Literature DB >> 18230822

Long-standing, insulin-treated type 2 diabetes patients with complications respond well to short-term resistance and interval exercise training.

S F E Praet1, R A M Jonkers, G Schep, C D A Stehouwer, H Kuipers, H A Keizer, L J van Loon.   

Abstract

OBJECTIVE: To determine the feasibility and the benefits of combined resistance and interval exercise training on phenotype characteristics and skeletal muscle function in deconditioned, type 2 diabetes (T2D) patients with polyneuropathy.
DESIGN: Short-term, single-arm intervention trial.
METHODS: Eleven male T2D patients (age: 59.1+/-7.5 years; body mass index: 32.2+/-4.0 kg/m2) performed progressive resistance and interval exercise training thrice a week for 10 weeks. Besides primary diabetes outcome measures, muscle strength (MUST), maximal workload capacity (Wmax), whole-body peak oxygen uptake (VO2peak) and muscle oxidative capacity (MUOX), intramyocellular lipid (IMCL) and glycogen (IMCG) storage, and systemic inflammation markers were determined before and after training. Daily exogenous insulin requirements (EIR) and historic individualized EIR were gathered and analysed.
RESULTS: MUST and Wmax increased with 17% (90% confidence intervals 9-24%) and 14% (6-21) respectively.
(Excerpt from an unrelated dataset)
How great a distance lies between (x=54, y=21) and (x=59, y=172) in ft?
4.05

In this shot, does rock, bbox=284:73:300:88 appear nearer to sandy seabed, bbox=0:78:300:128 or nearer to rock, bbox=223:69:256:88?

Furthermore, mean arterial blood pressure declined with 5.5 mmHg (-9.7 to -1.4). EIR dropped with 5.0 IU/d (-11.5 to 1.5) compared with baseline. A decline of respectively -0.7 mmol/l (-2.9 to 1.5) and -147 micromol/l (-296 to 2) in fasting plasma glucose and non-esterified fatty acids concentrations were observed following the intervention, but these were not accompanied by changes in VO2peak, MUOX, IMCL or IMCG, and blood glycolysated haemoglobin, adiponectin, tumor necrosis factor-alpha and/or cholesterol concentrations.
CONCLUSION: Short-term resistance and interval exercise training is feasible in deconditioned T2D patients with polyneuropathy and accompanied by moderate improvements in muscle function and blood pressure. Such a specific exercise regimen may provide a better framework for future exercise intervention programmes in the treatment of deconditioned T2D patients.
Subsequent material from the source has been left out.